Nora nodded, and gasped in surprise when Triona took her arm and rushed with her toward the door.
“You’re Niall’s wife now so you must go to him! Share his pain and do your best to make him smile again.”
“But where? I don’t know the stronghold—”
“I’ve a good idea where he might be and it’s not too far away. I saw the door ajar to Maire’s dwelling-house so he must be grieving, too, that he didn’t have a chance to tell her goodbye. She left Glenmalure only four days past with Lord FitzWilliam although we don’t talk much about that here. It still vexes Ronan greatly that she’s gone to wed a Norman.”
With that, Triona pulled Nora outside into the waning afternoon sunshine and together they hurried to an adjacent stout wooden structure almost identical to Niall’s. Nora’s head still spun from everything Triona had told her, but her breath stilled altogether when Triona pushed her inside and shut the door soundly behind her.

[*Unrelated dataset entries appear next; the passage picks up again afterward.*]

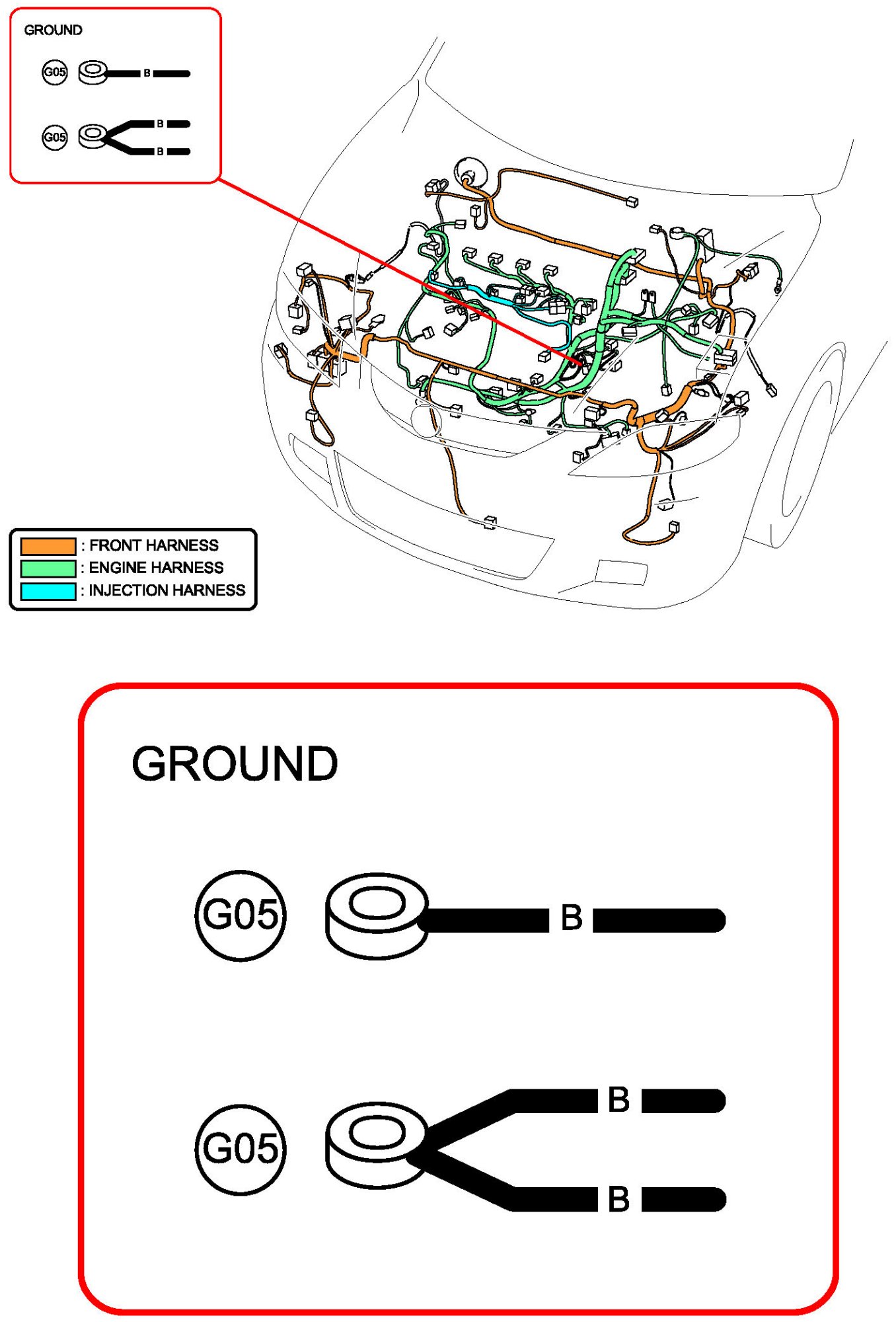 GROUND

G05 B

G05 B B

: FRONT HARNESS
: ENGINE HARNESS
: INJECTION HARNESS

GROUND

G05 B

G05 B B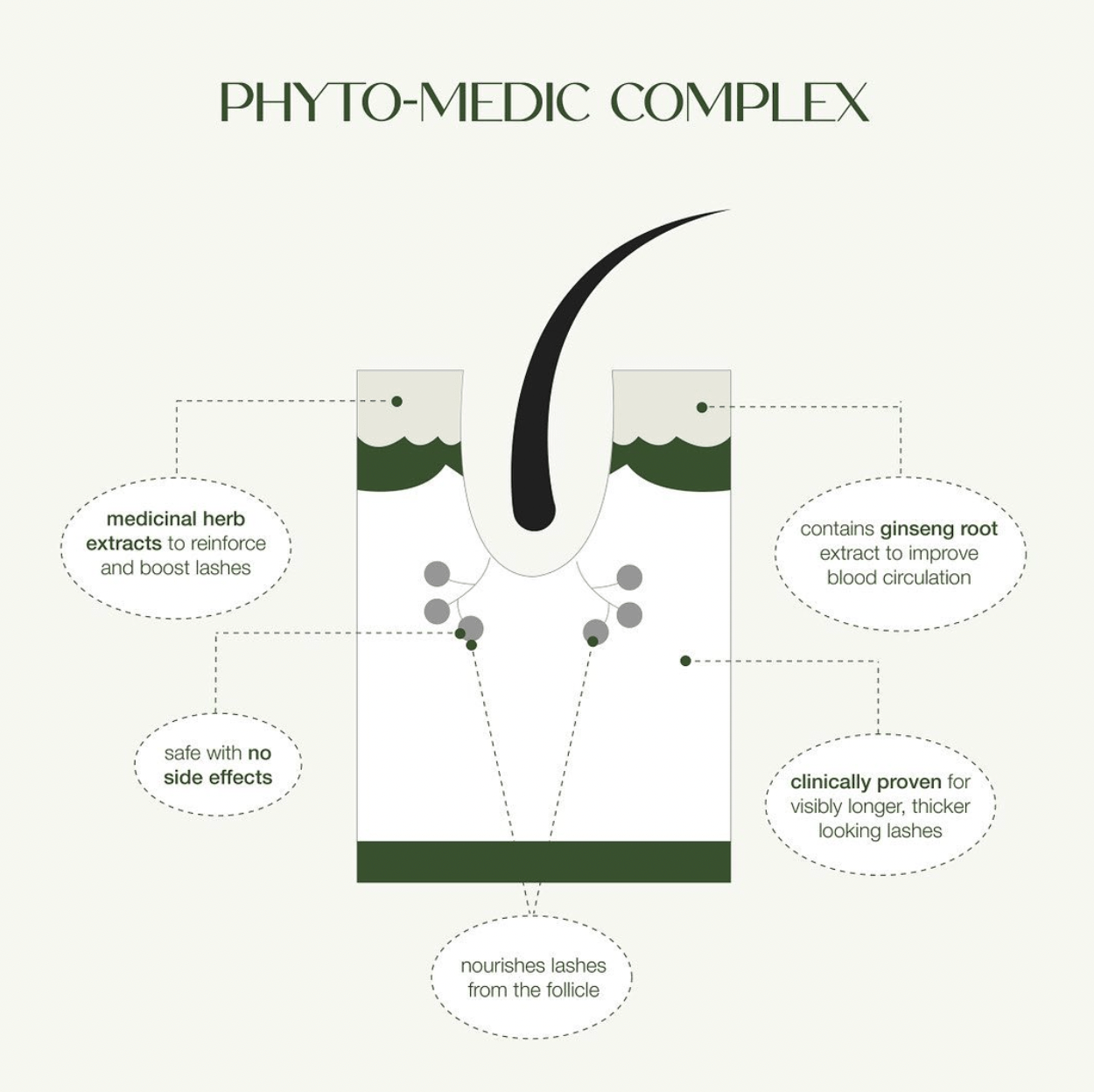 PHYTO-MEDIC COMPLEX

medicinal herb extracts to reinforce and boost lashes

contains ginseng root extract to improve blood circulation

safe with no side effects

clinically proven for visibly longer, thicker looking lashes

nourishes lashes from the follicle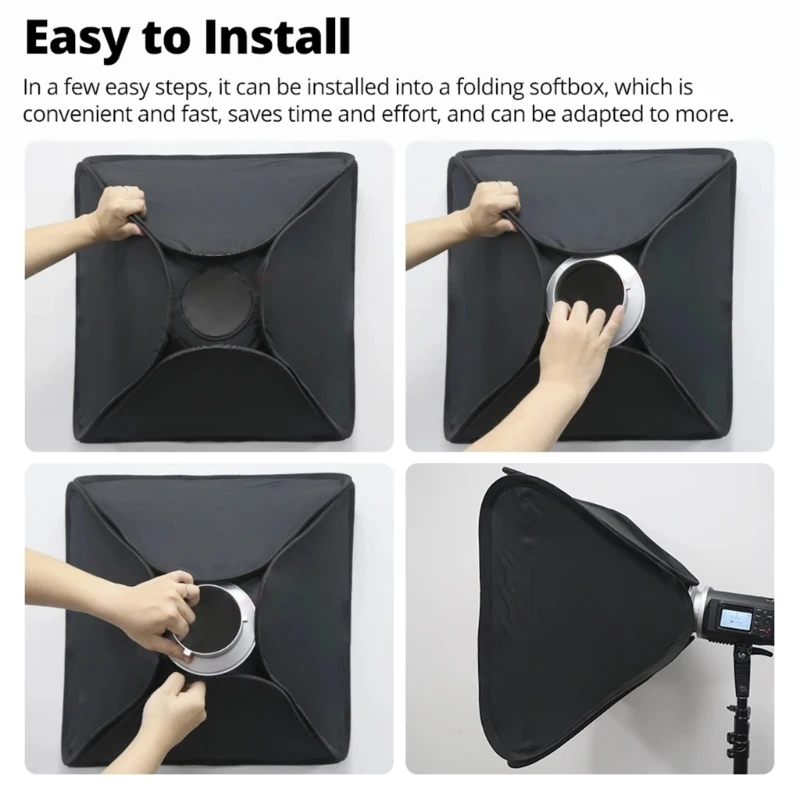 Easy to Install

In a few easy steps, it can be installed into a folding softbox, which is convenient and fast, saves time and effort, and can be adapted to more.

For a moment Nora heard nothing but her heartbeat thundering in her ears…until she heard boots scraping upon the floor and the distinct sound of wine being poured into a cup. The dwelling-house was so dark, the windows shuttered, a single guttering candle the only light in the main room.
“Niall?”
Chapter 9
“Go away!”
At the fierceness in his voice, Nora almost heeded him and fled.
You’re Niall’s wife now so you must go to him! Share his pain and do your best to make him smile again.
Somehow Triona’s impassioned words echoing in her mind made Nora stand her ground, though she trembled.
“Niall, it’s me. Nora. May—may I speak to you?”
She heard nothing but silence in response, which made her heart sink.
Of course he wouldn’t wish to speak to her! She wasn’t at all the woman of his dreams…but the wife that dire circumstances had foisted upon him—
“Come for
ward if you wish, woman, but you won’t like what you see.”
Nora swallowed hard and once more fought the urge to turn and run.
Now wasn’t the right time. She could tell from his slurred speech that he’d downed more than his share of wine, so how could anything she said make sense to him?
“Aye, she’s fled…a good thing,” she heard him mutter, which made Nora lift her chin and venture a few steps forward.
“No, I’m here.”
“Ah, then come and join me, wife, and I’ll pour you some wine!”
Nora gasped as Niall seemed to materialize out of the shadows to take her hand and pull her with him deeper into the room. The next thing she knew he had pushed her none-too-gently into a chair within the golden circle of light cast by the solitary candle.
He stood so tall above her, swaying slightly, and raised his cup to her before taking a long, deep swallow.
God help her, he was worse off than she had feared…this man who had only been kind to her and saved her from a fate that would have surely meant her death. That thought alone flooded her with pity, her heart going out to him.
“Niall…I’m so sorry about Caitlin. It must have been so terrible for you…is still so terrible—”
“By God, who told you about Caitlin?”
His roar had made her jump, but when he turned suddenly and hurled the cup against the opposite wall, Nora lunged from the chair to run to the door. She knew he came after her, and she cried out when he caught her by the waist to spin her around to face him.
“Triona told me! She thought I should know what you’ve suffered—oh Niall, you’re frightening me!”
At once his hands fell from her waist and he stood there, no longer swaying, his features inscrutable in the dark. She heard him sigh, though, a deep shuddering sigh that sounded like a groan as he turned and left her standing by herself at the door.
Her eyes growing accustomed to the dim light, she saw him slump into a chair and lean forward to hold his head in his hands.